**TEXT EXCERPT:**
··········
If we take a critical historical approach, we can still account for the fact that these state units exist, but show how these countries are unequally connected and the conditions of that connection are rooted in colonialism and imperialism. There is the idea of comparing and benchmarking these ‘developing’ states ‘having to catch up’, but this is not the full story as it is explicable in terms of structural inequalities, rooted in colonialism and its legacies. I wrote a paper on this in 2007 in Globalizations entitled ‘A political analysis of a formal comparative method: Historicizing the globalization and development debate’.
I also have a chapter on ‘development’ forthcoming in the new edition of Concepts of World Politics edited by Felix Berenskoetter (of King’s College London), I think readers would find this quite useful as I’m connecting the ‘international’ and ‘development’. The chapters on Race and Colonialism are also particularly interesting.
You have a long-standing interest in ‘Third Worldism’. Can you explain this term briefly? Do you think that the radical political aspirations it aroused are still capable of projecting humane alternatives in the new Global South?
I believe the term ‘Third-Worldism’ was actually coined by Vijay Prashad in his book, Darker Nations. As Prashad put it, ‘Third World’ is not a place, but it was a project that he links to justice, peace and dignity. The term ‘Third-Worldism’ comes out of that understanding of the struggle for justice.
I would like to say that we can find more humane and just alternatives in practice, but I do think it is now far more complicated. I think the radical statement expressed at Bandung conference (1955) or in the form of the call for a New International Economic Order (NIEO) is around, but it is currently not happening at the level of state representatives. We can see it in movement politics, as well as in the intersectional politics of race, class, and gender. We can see alliances between the North and the South in the food sovereignty movement or in the landless movement in Brazil. There is a lot of solidarity emerging among those who are subjected to dispossession and poverty and injustices, but I do not see a similar concerted justice oriented project at the international level being articulated by the former coalition of ‘Third World’ states. I would like to think that it is still possible, although it is challenging under current geopolitical conditions.
··········
**LISTED RECORDS:**
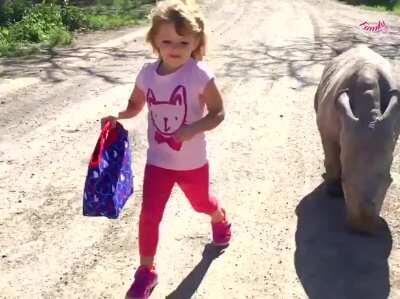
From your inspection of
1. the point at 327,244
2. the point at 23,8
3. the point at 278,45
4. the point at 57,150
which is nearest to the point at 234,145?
the point at 57,150

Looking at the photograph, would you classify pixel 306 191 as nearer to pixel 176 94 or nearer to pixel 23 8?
pixel 176 94

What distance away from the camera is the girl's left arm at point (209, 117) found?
119 inches

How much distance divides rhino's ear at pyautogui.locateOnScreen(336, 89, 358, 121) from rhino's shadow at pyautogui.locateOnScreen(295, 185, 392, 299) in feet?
2.72

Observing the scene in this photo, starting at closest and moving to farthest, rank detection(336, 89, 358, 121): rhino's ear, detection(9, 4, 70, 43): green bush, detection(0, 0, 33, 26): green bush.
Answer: detection(336, 89, 358, 121): rhino's ear < detection(9, 4, 70, 43): green bush < detection(0, 0, 33, 26): green bush

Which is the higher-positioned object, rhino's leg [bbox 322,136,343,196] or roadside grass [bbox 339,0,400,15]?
rhino's leg [bbox 322,136,343,196]

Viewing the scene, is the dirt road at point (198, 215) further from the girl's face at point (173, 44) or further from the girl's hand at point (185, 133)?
the girl's hand at point (185, 133)

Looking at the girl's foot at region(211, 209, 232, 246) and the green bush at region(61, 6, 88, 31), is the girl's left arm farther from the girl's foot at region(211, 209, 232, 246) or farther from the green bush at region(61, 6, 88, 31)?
the green bush at region(61, 6, 88, 31)

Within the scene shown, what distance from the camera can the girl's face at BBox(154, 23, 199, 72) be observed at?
297 centimetres

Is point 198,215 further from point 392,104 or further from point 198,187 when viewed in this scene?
point 392,104

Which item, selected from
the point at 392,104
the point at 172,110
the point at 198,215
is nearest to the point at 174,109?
the point at 172,110

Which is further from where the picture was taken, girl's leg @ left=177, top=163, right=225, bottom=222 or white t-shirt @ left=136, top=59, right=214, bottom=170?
girl's leg @ left=177, top=163, right=225, bottom=222

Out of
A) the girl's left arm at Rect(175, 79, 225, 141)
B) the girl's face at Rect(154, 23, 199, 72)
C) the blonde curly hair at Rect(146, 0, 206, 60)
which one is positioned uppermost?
the blonde curly hair at Rect(146, 0, 206, 60)

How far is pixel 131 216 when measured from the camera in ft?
14.7

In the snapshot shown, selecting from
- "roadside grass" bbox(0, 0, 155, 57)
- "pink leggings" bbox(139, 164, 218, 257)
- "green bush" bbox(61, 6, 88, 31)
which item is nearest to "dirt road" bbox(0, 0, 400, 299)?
"pink leggings" bbox(139, 164, 218, 257)
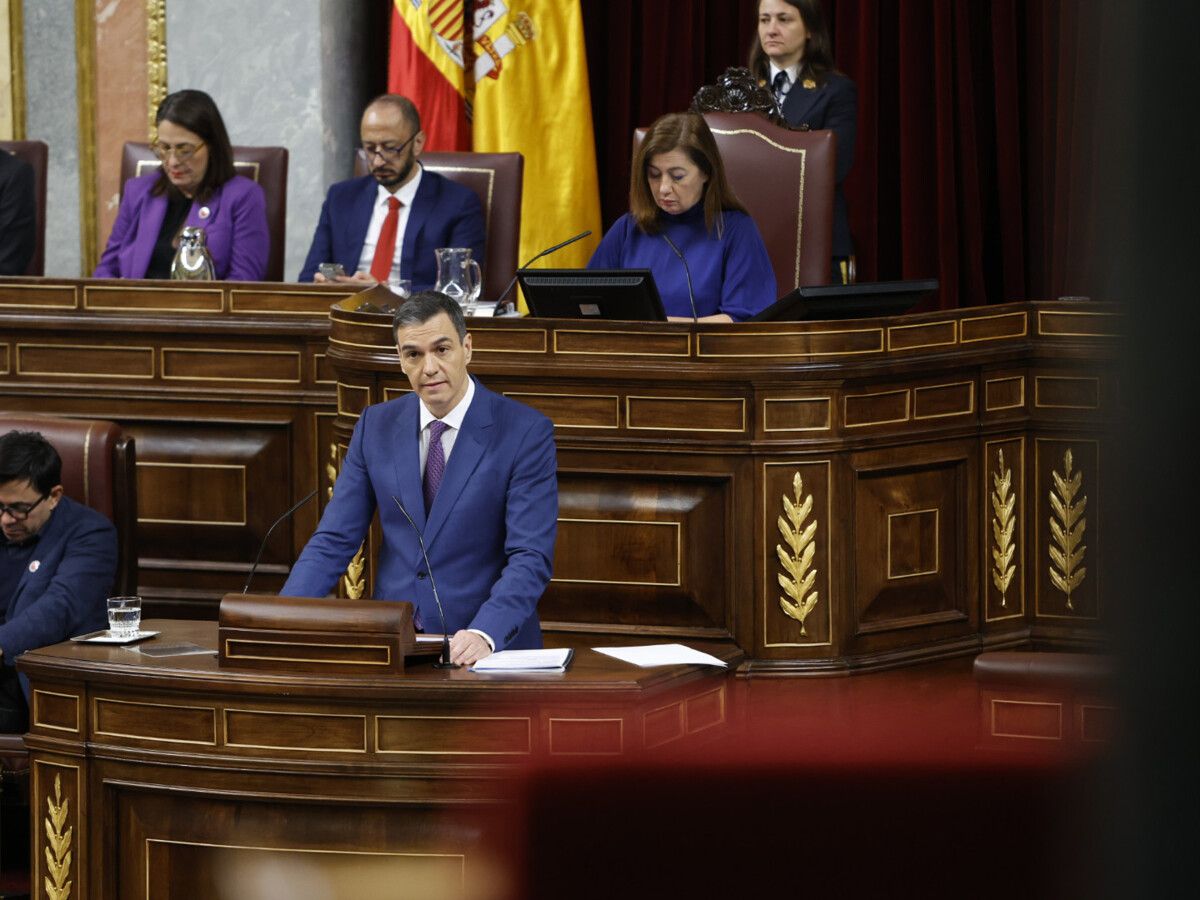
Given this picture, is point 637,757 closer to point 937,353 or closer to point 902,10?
point 937,353

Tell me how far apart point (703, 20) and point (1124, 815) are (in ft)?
21.9

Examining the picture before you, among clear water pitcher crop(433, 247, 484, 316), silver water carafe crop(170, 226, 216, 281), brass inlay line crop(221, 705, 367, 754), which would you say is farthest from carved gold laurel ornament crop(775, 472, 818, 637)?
silver water carafe crop(170, 226, 216, 281)

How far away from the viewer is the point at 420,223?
493cm

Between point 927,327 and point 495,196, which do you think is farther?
point 495,196

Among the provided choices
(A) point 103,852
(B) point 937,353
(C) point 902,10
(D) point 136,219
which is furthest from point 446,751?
(C) point 902,10

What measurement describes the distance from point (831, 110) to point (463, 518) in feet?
8.32

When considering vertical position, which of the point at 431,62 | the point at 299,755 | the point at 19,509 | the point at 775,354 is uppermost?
the point at 431,62

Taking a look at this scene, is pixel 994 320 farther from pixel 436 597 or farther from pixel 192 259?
pixel 192 259

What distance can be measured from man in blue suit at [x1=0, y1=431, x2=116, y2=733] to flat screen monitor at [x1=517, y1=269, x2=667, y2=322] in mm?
1064

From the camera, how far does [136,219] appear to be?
5.18m

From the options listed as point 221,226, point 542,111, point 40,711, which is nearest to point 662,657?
point 40,711

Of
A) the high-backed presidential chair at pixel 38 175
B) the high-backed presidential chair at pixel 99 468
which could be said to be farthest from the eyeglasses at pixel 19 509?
the high-backed presidential chair at pixel 38 175

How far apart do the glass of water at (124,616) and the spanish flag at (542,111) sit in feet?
12.3

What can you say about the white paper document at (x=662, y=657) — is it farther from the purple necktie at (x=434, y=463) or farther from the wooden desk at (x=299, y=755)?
the purple necktie at (x=434, y=463)
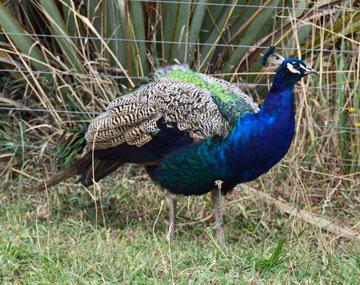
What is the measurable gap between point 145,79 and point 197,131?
0.75m

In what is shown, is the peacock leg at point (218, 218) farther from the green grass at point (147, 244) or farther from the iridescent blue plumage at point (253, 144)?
the iridescent blue plumage at point (253, 144)

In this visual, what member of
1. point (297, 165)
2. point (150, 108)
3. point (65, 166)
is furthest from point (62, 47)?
point (297, 165)

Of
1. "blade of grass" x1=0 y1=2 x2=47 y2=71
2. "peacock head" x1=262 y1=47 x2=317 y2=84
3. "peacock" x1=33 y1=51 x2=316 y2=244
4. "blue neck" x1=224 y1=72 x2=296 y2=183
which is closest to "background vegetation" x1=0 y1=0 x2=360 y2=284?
"blade of grass" x1=0 y1=2 x2=47 y2=71

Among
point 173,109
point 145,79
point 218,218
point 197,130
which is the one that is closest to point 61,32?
point 145,79

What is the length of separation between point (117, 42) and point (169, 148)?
1292 mm

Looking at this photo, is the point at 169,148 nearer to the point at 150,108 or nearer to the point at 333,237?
the point at 150,108

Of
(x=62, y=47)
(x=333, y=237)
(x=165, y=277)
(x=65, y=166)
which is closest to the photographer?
(x=165, y=277)

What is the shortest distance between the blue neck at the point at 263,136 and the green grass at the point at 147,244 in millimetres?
437

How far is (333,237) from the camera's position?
15.6 feet

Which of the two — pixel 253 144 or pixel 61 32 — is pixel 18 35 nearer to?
pixel 61 32

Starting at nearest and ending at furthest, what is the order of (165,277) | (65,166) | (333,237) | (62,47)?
1. (165,277)
2. (333,237)
3. (65,166)
4. (62,47)

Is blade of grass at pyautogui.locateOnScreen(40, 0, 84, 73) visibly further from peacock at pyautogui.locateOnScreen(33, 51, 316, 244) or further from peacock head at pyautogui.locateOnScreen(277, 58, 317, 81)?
peacock head at pyautogui.locateOnScreen(277, 58, 317, 81)

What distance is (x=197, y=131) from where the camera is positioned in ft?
15.4

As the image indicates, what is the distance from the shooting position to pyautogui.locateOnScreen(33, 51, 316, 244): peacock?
15.1ft
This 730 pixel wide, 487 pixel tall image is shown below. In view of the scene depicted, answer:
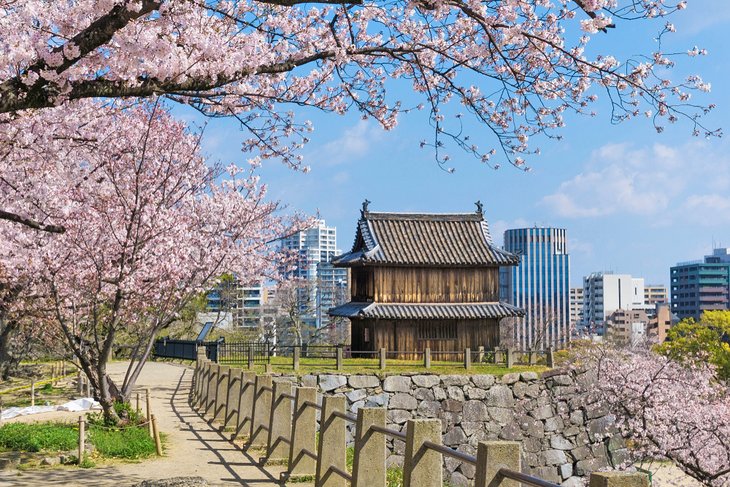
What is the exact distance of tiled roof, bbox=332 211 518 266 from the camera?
37906 mm

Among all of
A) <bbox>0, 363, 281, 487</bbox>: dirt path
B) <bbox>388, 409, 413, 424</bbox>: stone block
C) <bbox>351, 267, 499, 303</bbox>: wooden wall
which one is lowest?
<bbox>388, 409, 413, 424</bbox>: stone block

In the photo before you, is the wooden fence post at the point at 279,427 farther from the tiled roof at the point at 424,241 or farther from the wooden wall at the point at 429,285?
the wooden wall at the point at 429,285

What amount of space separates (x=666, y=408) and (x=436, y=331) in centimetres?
1211

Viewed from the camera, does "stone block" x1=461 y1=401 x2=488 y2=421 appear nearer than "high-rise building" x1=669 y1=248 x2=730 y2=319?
Yes

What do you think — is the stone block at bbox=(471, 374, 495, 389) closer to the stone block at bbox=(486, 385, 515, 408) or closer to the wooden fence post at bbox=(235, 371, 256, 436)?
the stone block at bbox=(486, 385, 515, 408)

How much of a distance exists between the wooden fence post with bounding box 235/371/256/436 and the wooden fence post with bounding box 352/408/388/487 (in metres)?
7.10

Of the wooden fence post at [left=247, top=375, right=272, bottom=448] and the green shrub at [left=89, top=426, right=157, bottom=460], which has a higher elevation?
the wooden fence post at [left=247, top=375, right=272, bottom=448]

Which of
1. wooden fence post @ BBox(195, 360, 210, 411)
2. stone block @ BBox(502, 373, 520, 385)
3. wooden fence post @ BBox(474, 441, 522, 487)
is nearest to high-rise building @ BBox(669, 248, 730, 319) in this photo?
stone block @ BBox(502, 373, 520, 385)

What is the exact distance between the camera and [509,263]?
38.6m

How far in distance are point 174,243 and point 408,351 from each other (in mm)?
19767

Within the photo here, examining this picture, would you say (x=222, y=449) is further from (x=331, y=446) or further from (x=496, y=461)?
(x=496, y=461)

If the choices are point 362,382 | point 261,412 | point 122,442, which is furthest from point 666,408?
point 122,442

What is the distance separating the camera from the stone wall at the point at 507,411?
3133 cm

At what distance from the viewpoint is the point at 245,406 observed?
1631 centimetres
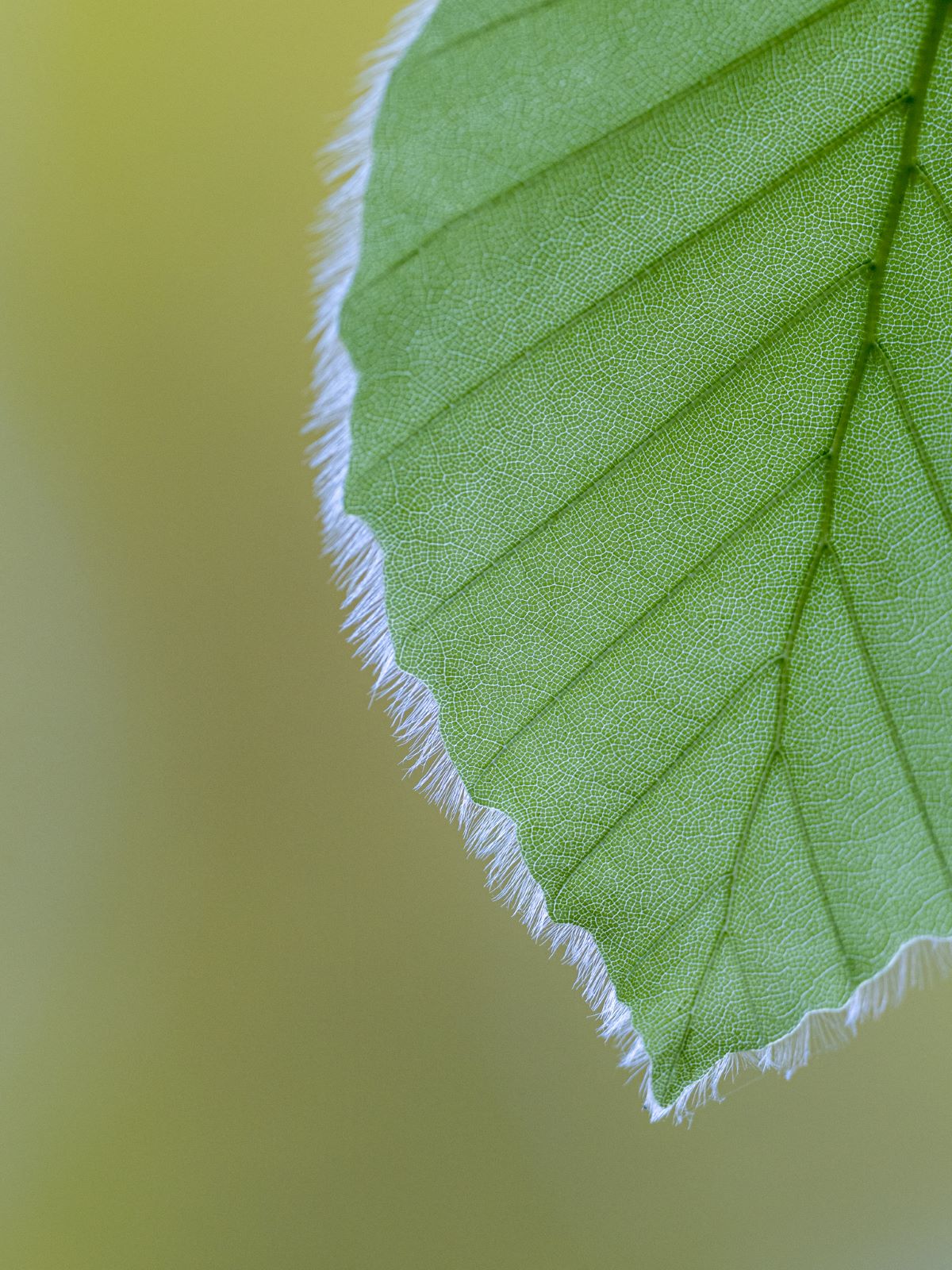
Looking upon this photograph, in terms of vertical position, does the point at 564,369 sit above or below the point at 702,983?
above

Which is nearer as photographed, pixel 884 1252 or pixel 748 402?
pixel 748 402

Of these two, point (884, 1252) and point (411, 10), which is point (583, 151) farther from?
point (884, 1252)

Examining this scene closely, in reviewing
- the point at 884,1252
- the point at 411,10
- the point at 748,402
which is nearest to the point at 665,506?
the point at 748,402

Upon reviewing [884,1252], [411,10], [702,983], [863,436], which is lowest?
[884,1252]

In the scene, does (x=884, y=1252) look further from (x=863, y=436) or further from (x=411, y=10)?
(x=411, y=10)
··········
**DIRECTIVE:** Write out the whole interview excerpt on development and Third Worldism word for word. None of the items is needed here.

**TASK RESPONSE:**
If we take a critical historical approach, we can still account for the fact that these state units exist, but show how these countries are unequally connected and the conditions of that connection are rooted in colonialism and imperialism. There is the idea of comparing and benchmarking these ‘developing’ states ‘having to catch up’, but this is not the full story as it is explicable in terms of structural inequalities, rooted in colonialism and its legacies. I wrote a paper on this in 2007 in Globalizations entitled ‘A political analysis of a formal comparative method: Historicizing the globalization and development debate’.
I also have a chapter on ‘development’ forthcoming in the new edition of Concepts of World Politics edited by Felix Berenskoetter (of King’s College London), I think readers would find this quite useful as I’m connecting the ‘international’ and ‘development’. The chapters on Race and Colonialism are also particularly interesting.
You have a long-standing interest in ‘Third Worldism’. Can you explain this term briefly? Do you think that the radical political aspirations it aroused are still capable of projecting humane alternatives in the new Global South?
I believe the term ‘Third-Worldism’ was actually coined by Vijay Prashad in his book, Darker Nations. As Prashad put it, ‘Third World’ is not a place, but it was a project that he links to justice, peace and dignity. The term ‘Third-Worldism’ comes out of that understanding of the struggle for justice.
I would like to say that we can find more humane and just alternatives in practice, but I do think it is now far more complicated. I think the radical statement expressed at Bandung conference (1955) or in the form of the call for a New International Economic Order (NIEO) is around, but it is currently not happening at the level of state representatives. We can see it in movement politics, as well as in the intersectional politics of race, class, and gender. We can see alliances between the North and the South in the food sovereignty movement or in the landless movement in Brazil. There is a lot of solidarity emerging among those who are subjected to dispossession and poverty and injustices, but I do not see a similar concerted justice oriented project at the international level being articulated by the former coalition of ‘Third World’ states. I would like to think that it is still possible, although it is challenging under current geopolitical conditions.